Предыдущая глава |
↓ Содержание ↓
↑ Свернуть ↑
| Следующая глава |
— Но что это за крылатая смерть? — спросила Глиргвай. — У назгула были крылья?
— Нет, — сказал Реммевагара. — Он летал на каком-то крылатом чудовище, созданном темной магией.
— Нам бы сейчас этого назгула, — вздохнул Тиндекет. — Вместе с чудовищем!
— Он же был злым, как я поняла, — заметила Глиргвай. — Вряд ли бы он помог нам.
Маха поднялась с ковра.
— Пойдем покурим, Хелькар, — сказала она.

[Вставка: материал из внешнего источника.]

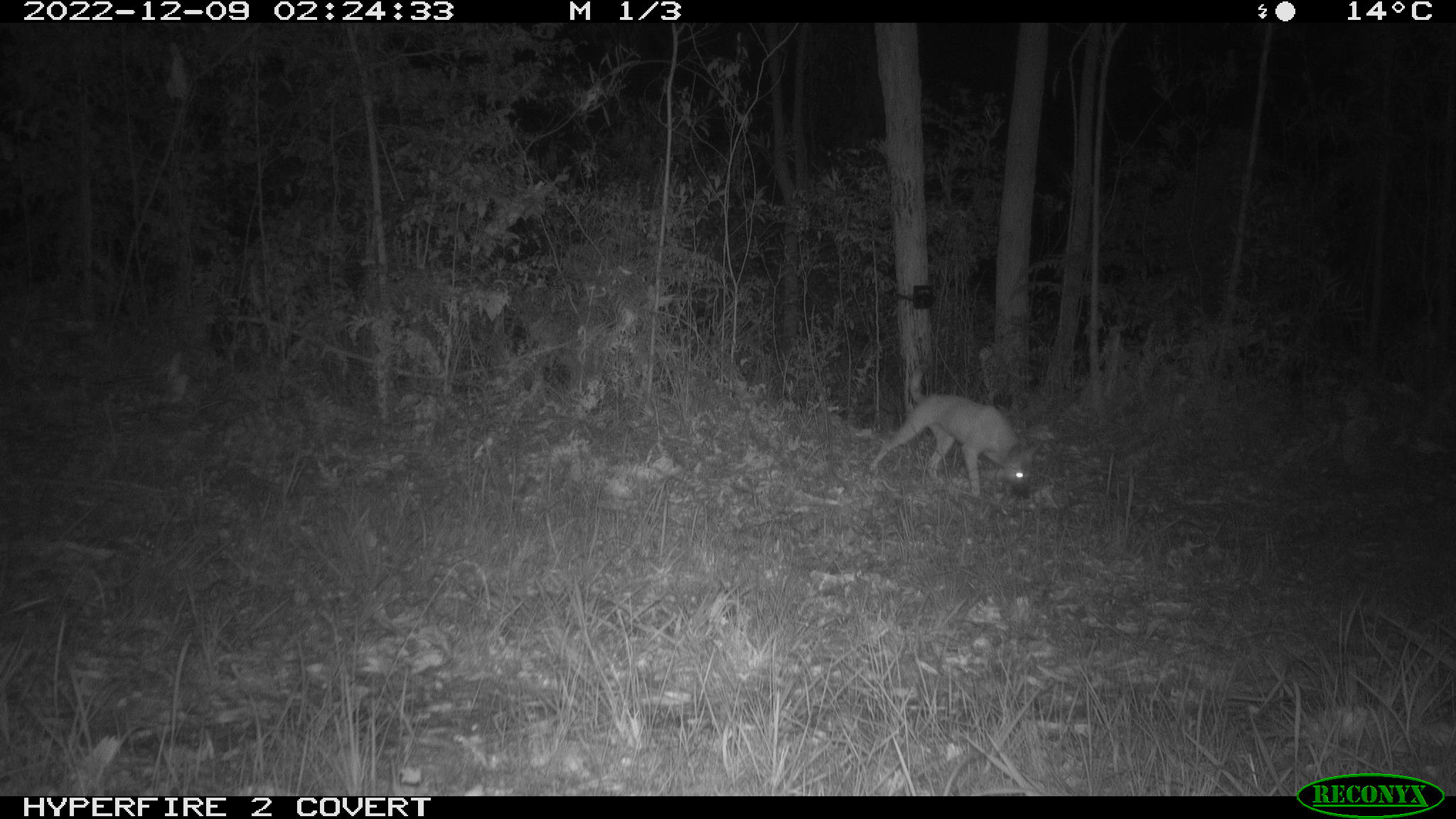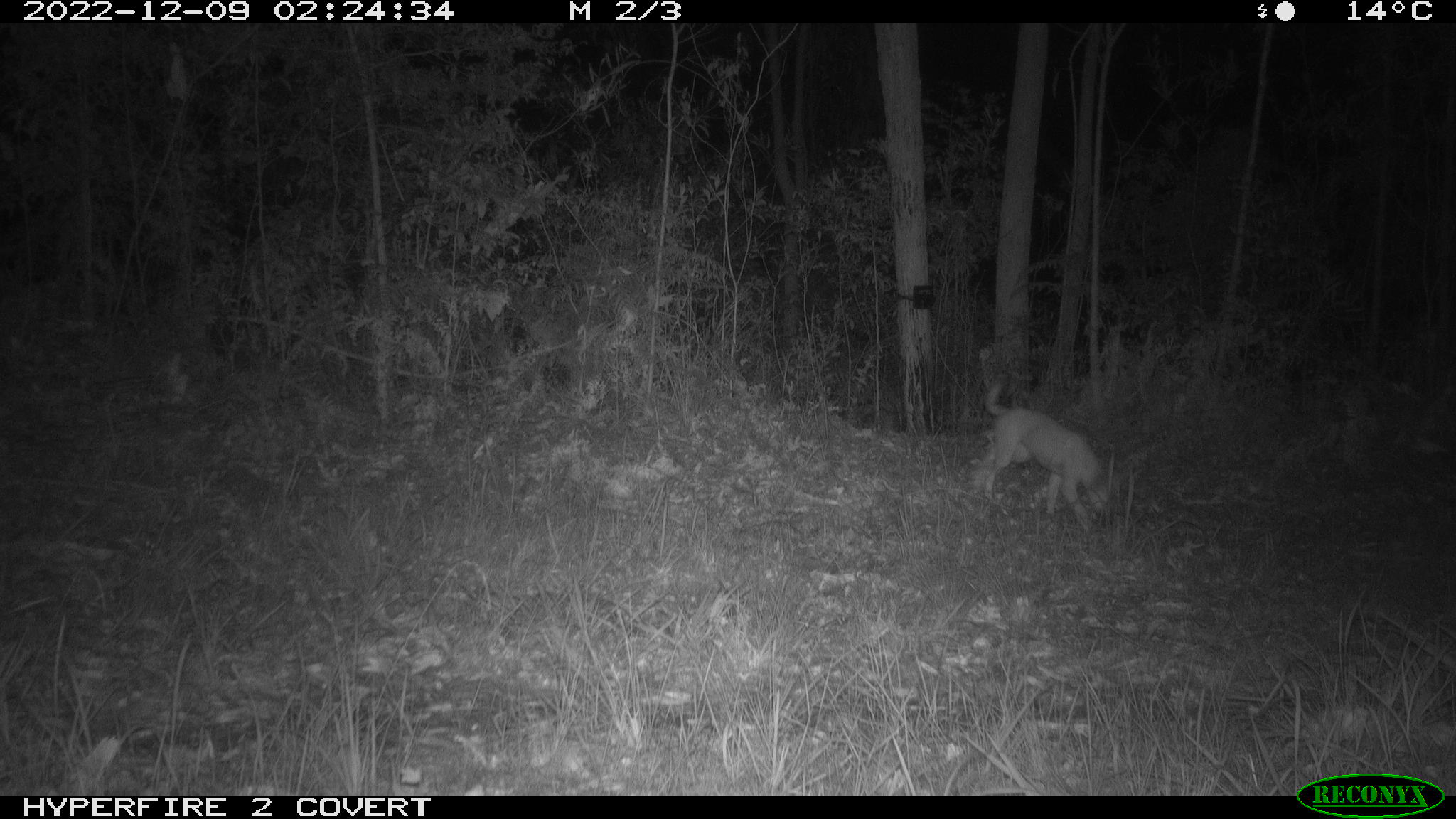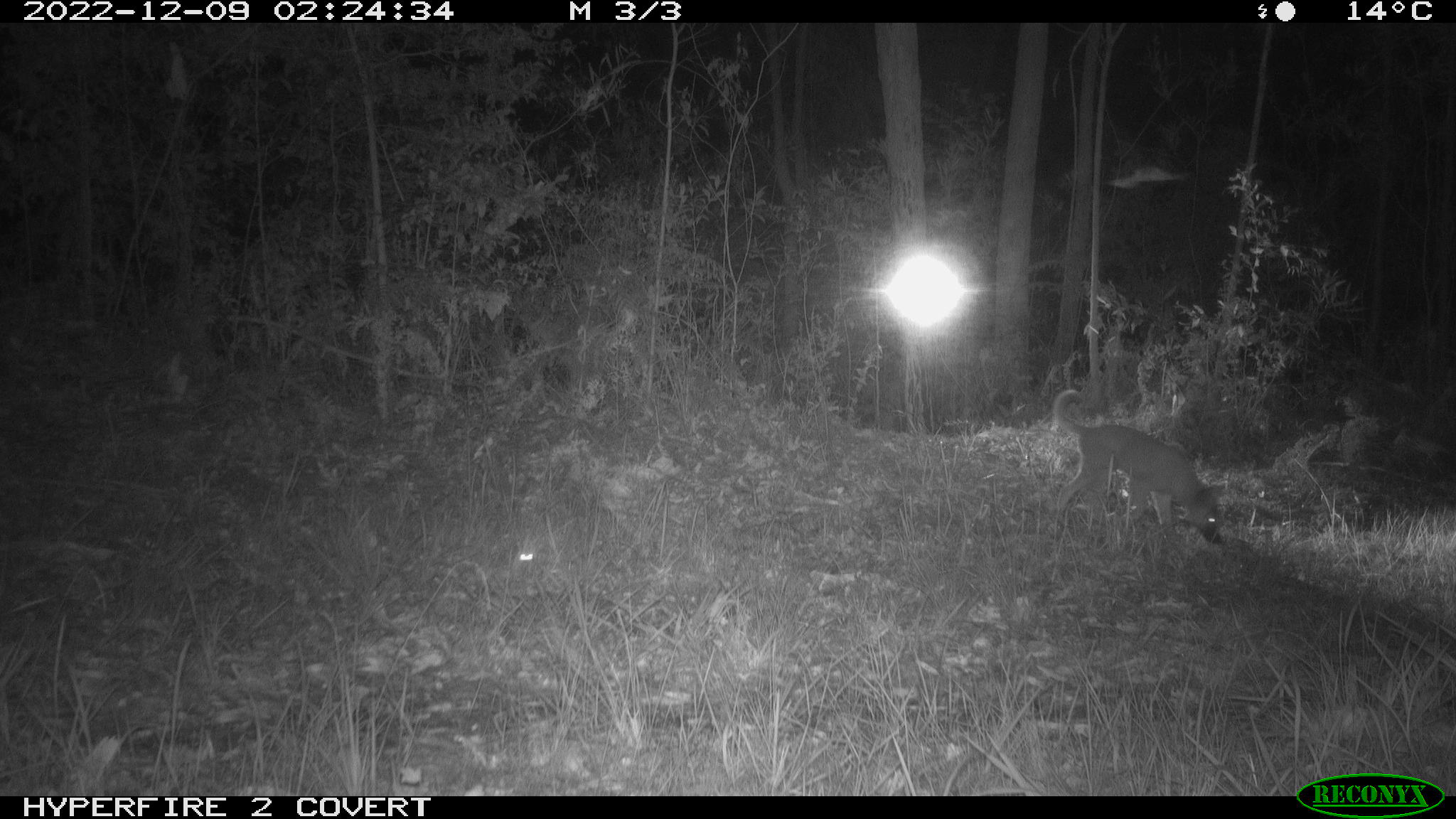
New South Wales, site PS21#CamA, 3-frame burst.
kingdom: Animalia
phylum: Chordata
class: Mammalia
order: Carnivora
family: Canidae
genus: Canis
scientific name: Canis familiaris dingo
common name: dingo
Dingo (Canis familiaris dingo).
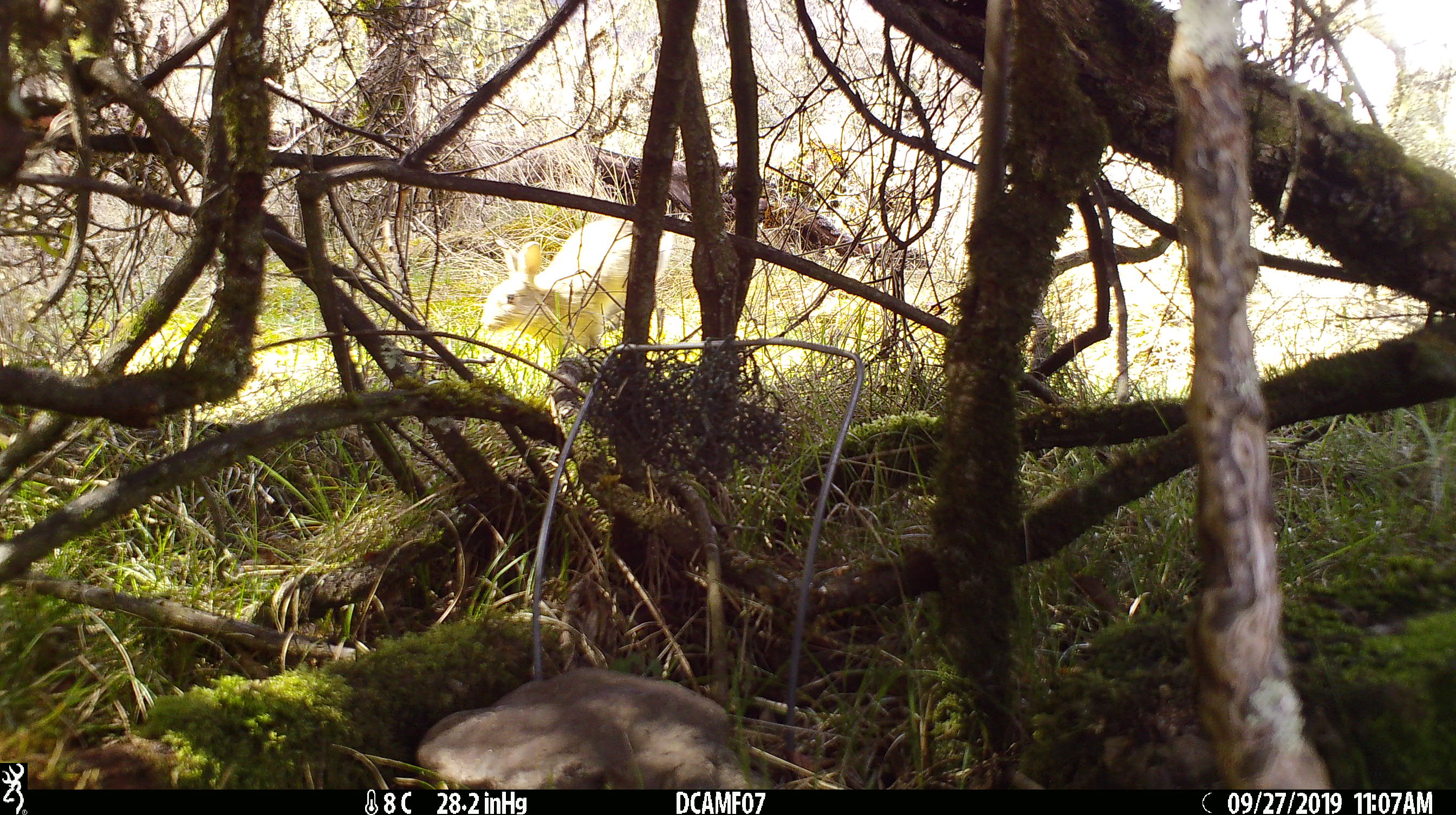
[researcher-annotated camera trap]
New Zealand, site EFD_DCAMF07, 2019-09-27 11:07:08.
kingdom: Animalia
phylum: Chordata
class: Mammalia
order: Lagomorpha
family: Leporidae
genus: Oryctolagus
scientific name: Oryctolagus cuniculus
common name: european rabbit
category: rabbit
Rabbit (european rabbit) (Oryctolagus cuniculus).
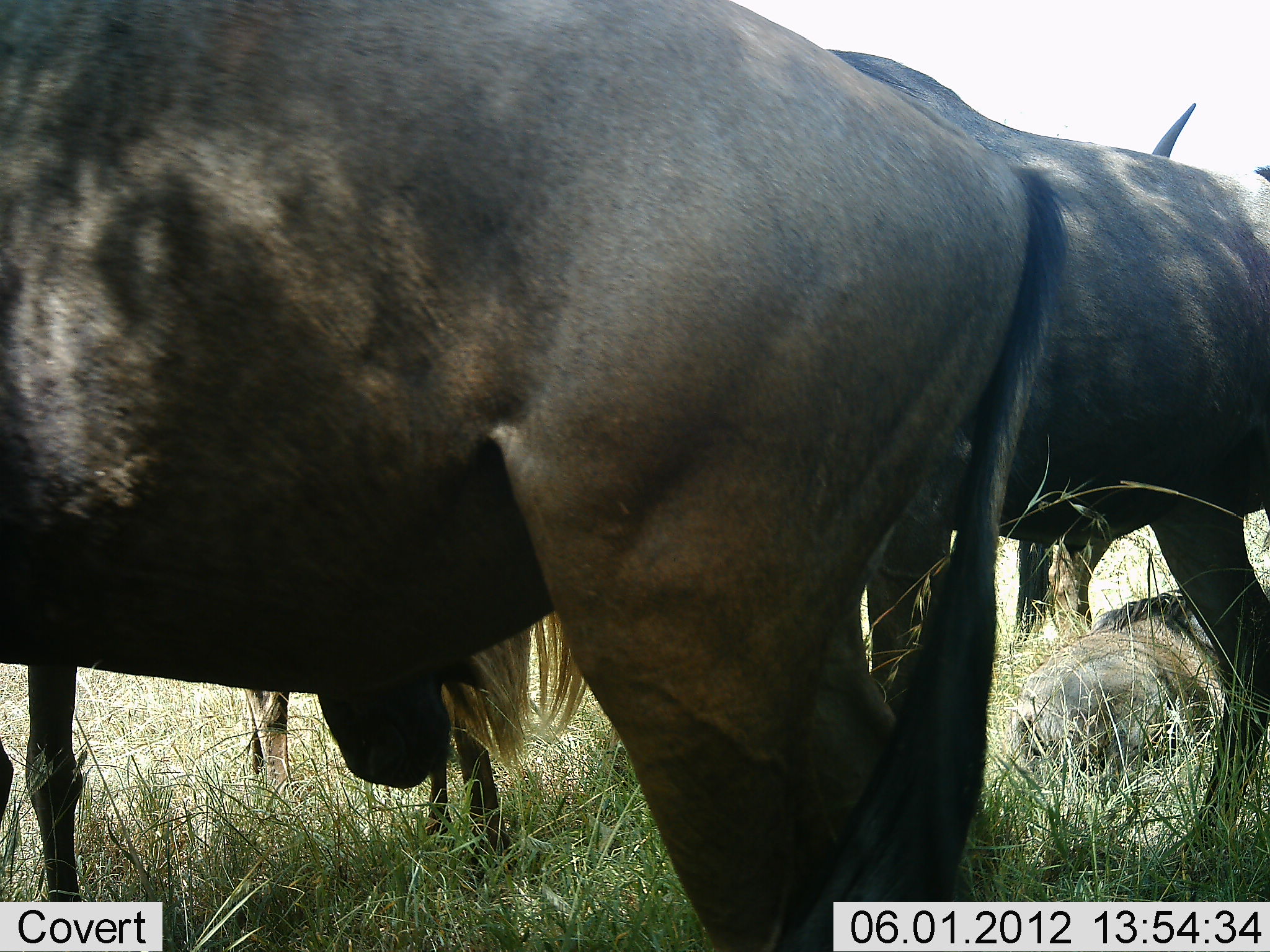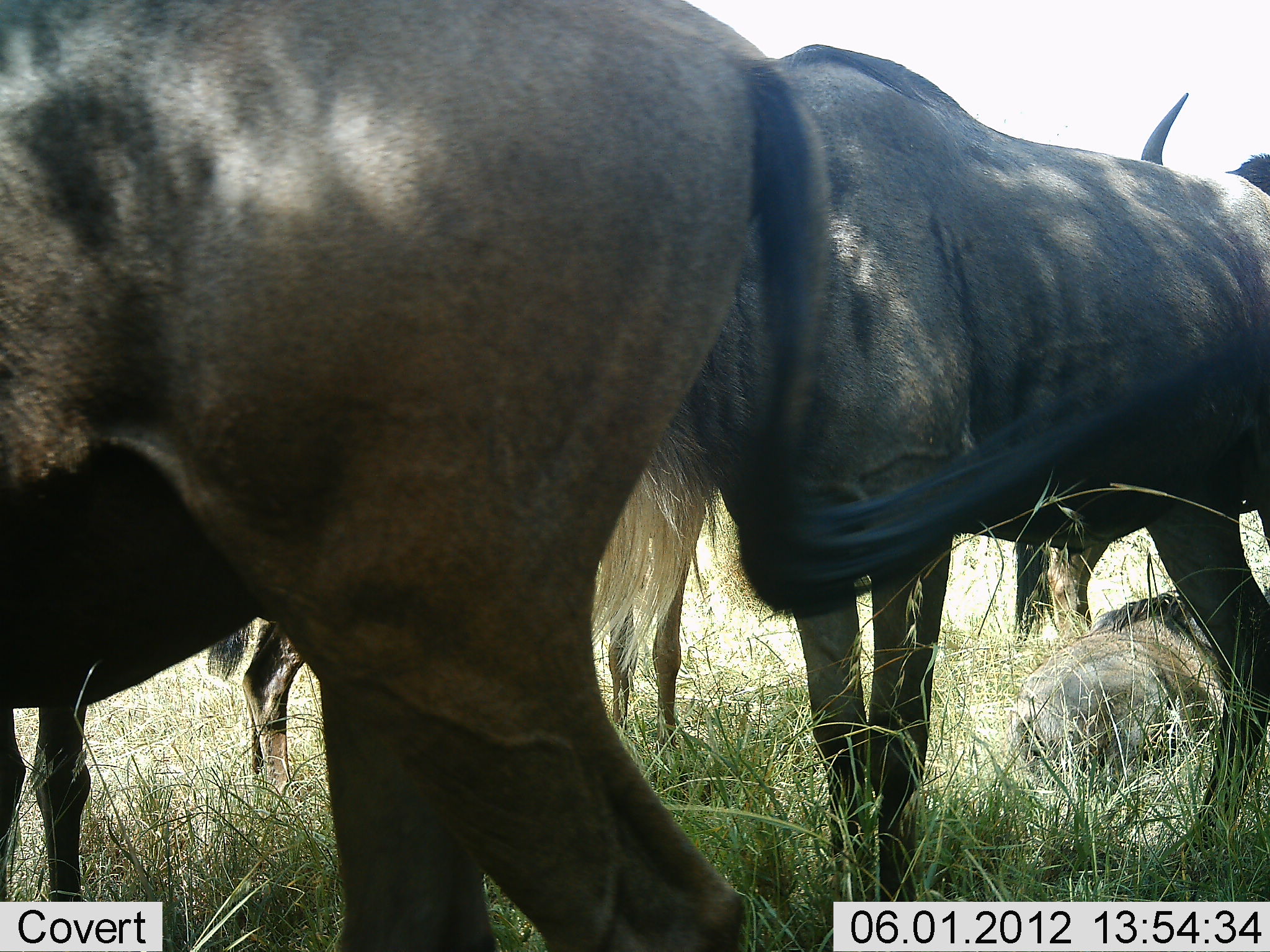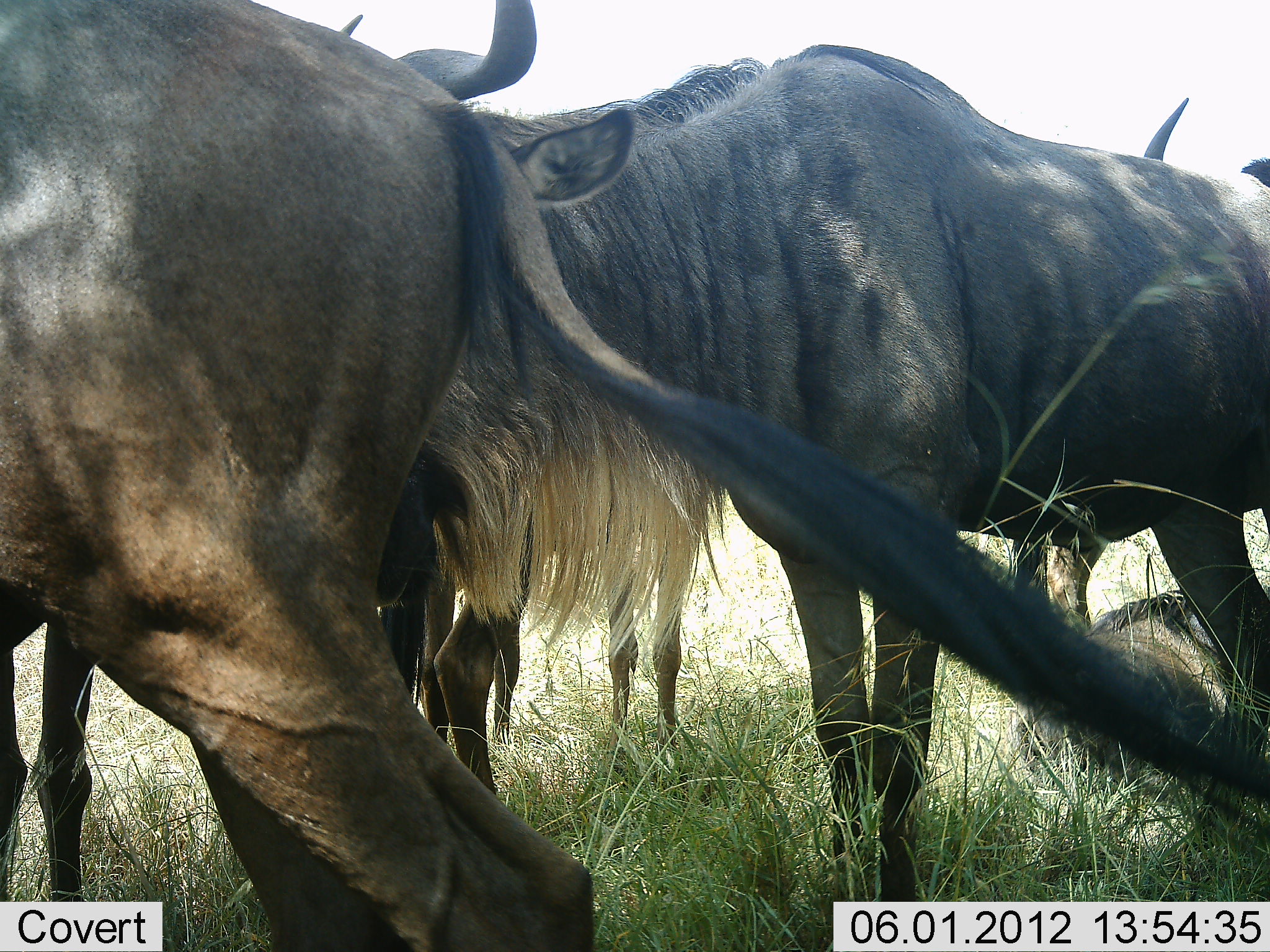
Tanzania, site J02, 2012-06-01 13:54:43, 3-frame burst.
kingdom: Animalia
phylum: Chordata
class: Mammalia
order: Artiodactyla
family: Bovidae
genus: Connochaetes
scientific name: Connochaetes taurinus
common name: blue wildebeest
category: wildebeest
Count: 5.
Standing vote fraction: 70%.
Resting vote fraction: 60%.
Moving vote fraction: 20%.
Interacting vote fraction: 10%.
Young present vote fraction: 10%.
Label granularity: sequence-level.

— Может, ты покормишь сначала? — заметил Тиндекет.
— Он не хочет есть, — ответила недовольная Маха.
Тиурику, тонко почувствовав момент, протянул ручки к матери и тоненько заплакал. Маха хотела рассердиться, но передумала и рассмеялась.
— Он всегда играет на твоей стороне, — сказала эльфка, взяла ребенка и покинула зал.
Тиндекет подошел к камину, оперся на украшенную причудливыми фигурку полку.
— Ну что же, — сказал он, глядя на Хелькара в упор. — Нам называть тебя "ваше величество"?
— Не понял?
— Брось, — сказал Тиндекет. — Ты сразу сказал, где они полетят — потому что сам летал здесь. Но это все твои личные дела, назгул, меч Нуменора...
— Меч Саурона, — глухо поправил его Хелькар.
Глиргвай тихо ахнула. Тиндекет беспечно махнул рукой:
— Теперь ты Махин меч, Морана отдала тебя ей! Ты можешь призвать эту... летучую тварь?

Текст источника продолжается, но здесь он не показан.